Most of all, though, he thought about luck, and footpads.
The first bump of something against the stern barely registered on him. He paid no attention to a thump and scuffle from the deck overhead, or the tread of boots. The vessel itself made enough noises, and there had to be someone on deck for the ship to make its way downriver. But stealthy footsteps in the passageway leading to his door merged with thoughts of footpads and made his ears prick up.
He nudged Thom in the ribs with an elbow. “Wake up,” he said softly. “There’s somebody outside in the hall.” He was already easing himself off the bed, hoping the cabin floor—Deck, floor, whatever it bloody is!—would not creak under his feet. Thom grunted, smacked his lips, and resumed snoring.
There was no time to worry about Thom. The footsteps were right outside. Taking up his quarterstaff, Mat placed himself in front of the door and waited.
The door swung open slowly, and two cloaked men, one behind the other, were faintly outlined by dim moonlight through the hatch at the top of the ladder they had crept down. The moonlight was enough to glint off bare knife blades. Both men gasped; they obviously had not expected to find anyone waiting for them.
Mat thrust with the quarterstaff, catching the first man hard right under where his ribs joined together. He heard his father’s voice as he struck. It’s a killing blow, Mat. Don’t ever use it unless it’s your life. But those knives made it for his life; there was no room in the cabin for swinging a staff.
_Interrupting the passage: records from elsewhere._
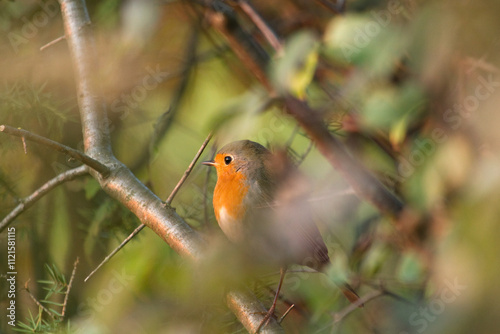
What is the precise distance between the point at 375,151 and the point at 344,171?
60cm

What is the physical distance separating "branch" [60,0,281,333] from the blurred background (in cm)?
8

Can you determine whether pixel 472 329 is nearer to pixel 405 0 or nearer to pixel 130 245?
Result: pixel 405 0

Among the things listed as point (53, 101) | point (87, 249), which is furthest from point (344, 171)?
point (53, 101)

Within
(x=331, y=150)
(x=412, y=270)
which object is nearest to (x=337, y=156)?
(x=331, y=150)

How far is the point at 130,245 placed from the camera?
2.22m

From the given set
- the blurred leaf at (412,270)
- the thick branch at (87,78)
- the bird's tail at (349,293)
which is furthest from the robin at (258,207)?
the thick branch at (87,78)

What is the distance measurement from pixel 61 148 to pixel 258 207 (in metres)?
0.70

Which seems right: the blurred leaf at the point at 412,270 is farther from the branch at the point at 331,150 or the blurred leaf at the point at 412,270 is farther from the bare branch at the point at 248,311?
the bare branch at the point at 248,311

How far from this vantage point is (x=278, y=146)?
67.9 inches

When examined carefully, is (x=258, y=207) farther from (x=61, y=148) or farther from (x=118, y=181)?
(x=61, y=148)

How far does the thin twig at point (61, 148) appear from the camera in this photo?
4.44ft

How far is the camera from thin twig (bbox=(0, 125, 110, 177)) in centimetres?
135

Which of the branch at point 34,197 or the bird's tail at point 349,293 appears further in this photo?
the bird's tail at point 349,293

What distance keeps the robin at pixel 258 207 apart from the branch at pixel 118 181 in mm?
87
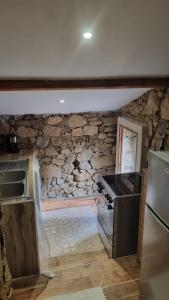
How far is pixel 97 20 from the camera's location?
45.2 inches

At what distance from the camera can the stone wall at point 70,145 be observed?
11.7 feet

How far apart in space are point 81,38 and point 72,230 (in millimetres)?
2701

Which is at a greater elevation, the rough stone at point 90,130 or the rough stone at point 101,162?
the rough stone at point 90,130

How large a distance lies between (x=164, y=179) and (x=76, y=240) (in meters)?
2.06

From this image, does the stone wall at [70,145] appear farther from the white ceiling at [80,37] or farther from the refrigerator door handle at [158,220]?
the refrigerator door handle at [158,220]

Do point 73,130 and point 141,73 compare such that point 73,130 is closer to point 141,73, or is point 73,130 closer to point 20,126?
point 20,126

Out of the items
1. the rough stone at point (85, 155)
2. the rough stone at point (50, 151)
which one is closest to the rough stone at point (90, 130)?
the rough stone at point (85, 155)

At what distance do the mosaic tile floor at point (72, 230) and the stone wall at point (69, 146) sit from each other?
46 centimetres

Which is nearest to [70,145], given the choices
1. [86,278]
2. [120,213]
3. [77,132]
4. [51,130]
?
[77,132]

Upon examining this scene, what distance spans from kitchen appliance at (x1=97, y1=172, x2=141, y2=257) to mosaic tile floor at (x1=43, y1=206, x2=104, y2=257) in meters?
0.28

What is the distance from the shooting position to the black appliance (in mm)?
3395

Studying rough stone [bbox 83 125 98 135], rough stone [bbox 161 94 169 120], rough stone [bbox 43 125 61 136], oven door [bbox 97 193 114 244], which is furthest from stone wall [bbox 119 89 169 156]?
rough stone [bbox 43 125 61 136]

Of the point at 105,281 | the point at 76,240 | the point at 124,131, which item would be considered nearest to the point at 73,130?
the point at 124,131

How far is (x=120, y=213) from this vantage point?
8.32ft
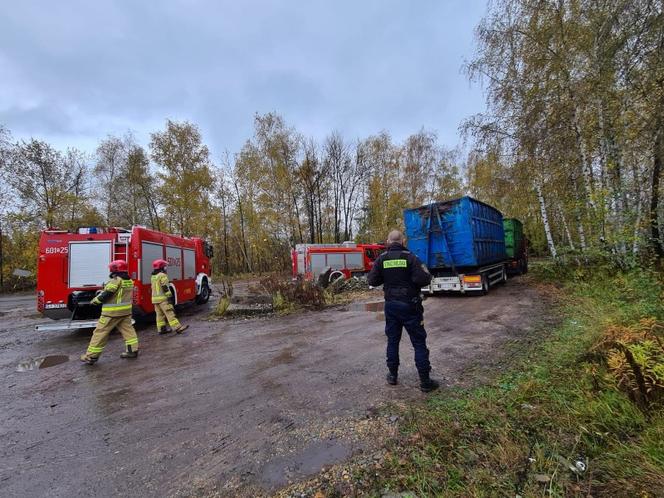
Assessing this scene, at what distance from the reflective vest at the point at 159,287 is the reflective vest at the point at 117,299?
5.63 feet

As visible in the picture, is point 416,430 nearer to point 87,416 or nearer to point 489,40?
point 87,416

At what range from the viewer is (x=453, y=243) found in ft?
36.4

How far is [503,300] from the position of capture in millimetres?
9938

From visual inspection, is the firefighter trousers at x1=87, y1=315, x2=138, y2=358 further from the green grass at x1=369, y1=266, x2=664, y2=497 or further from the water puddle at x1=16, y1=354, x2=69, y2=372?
the green grass at x1=369, y1=266, x2=664, y2=497

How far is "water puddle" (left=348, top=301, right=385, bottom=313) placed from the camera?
Answer: 10020 mm

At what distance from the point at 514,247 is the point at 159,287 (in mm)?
16387

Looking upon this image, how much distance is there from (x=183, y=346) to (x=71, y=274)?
3.78 meters

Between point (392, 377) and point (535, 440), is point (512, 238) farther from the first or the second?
point (535, 440)

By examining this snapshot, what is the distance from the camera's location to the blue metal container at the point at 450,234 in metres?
10.8

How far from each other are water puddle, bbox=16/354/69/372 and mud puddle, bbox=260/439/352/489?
5.81 m

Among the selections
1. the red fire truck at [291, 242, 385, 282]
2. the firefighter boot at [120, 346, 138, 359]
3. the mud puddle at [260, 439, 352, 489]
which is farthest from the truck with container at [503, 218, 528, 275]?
the firefighter boot at [120, 346, 138, 359]

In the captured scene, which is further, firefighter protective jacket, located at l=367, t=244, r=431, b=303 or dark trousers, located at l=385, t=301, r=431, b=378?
firefighter protective jacket, located at l=367, t=244, r=431, b=303

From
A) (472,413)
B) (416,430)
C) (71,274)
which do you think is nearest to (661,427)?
(472,413)

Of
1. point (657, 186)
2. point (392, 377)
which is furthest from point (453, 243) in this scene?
point (392, 377)
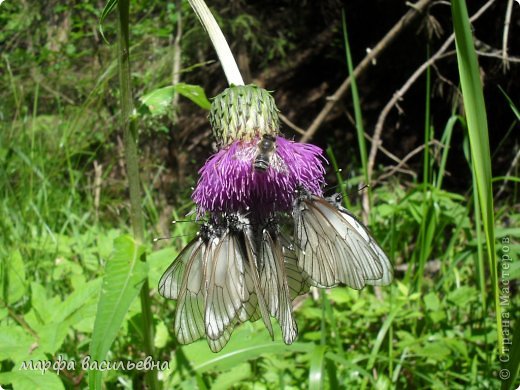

Even as the man made a choking sound and folded toward the deck, fighting vainly for breath, Mat stepped forward and drove the end of the quarterstaff over him into the second man’s throat with a loud crunch. That fellow dropped his knife to clutch at his throat, and fell on top of his companion, both of them scraping their boots across the deck, death rattles already sounding in their throats.
Mat stood there, staring down at them. Two men. No, burn me, three! I don’t think I ever hurt another human being before, and now I’ve killed three men in one night. Light!
Silence filled the dark passageway, and he heard the thump of boots on the deck overhead. The crewmen all went barefoot.
Trying not to think about what he was doing, Mat ripped the cloak from one of the dead men and settled it around his shoulders, hiding the pale linen of his smallclothes. On bare feet he padded down the passage and climbed the ladder, barely sticking his eyes above the hatch coping.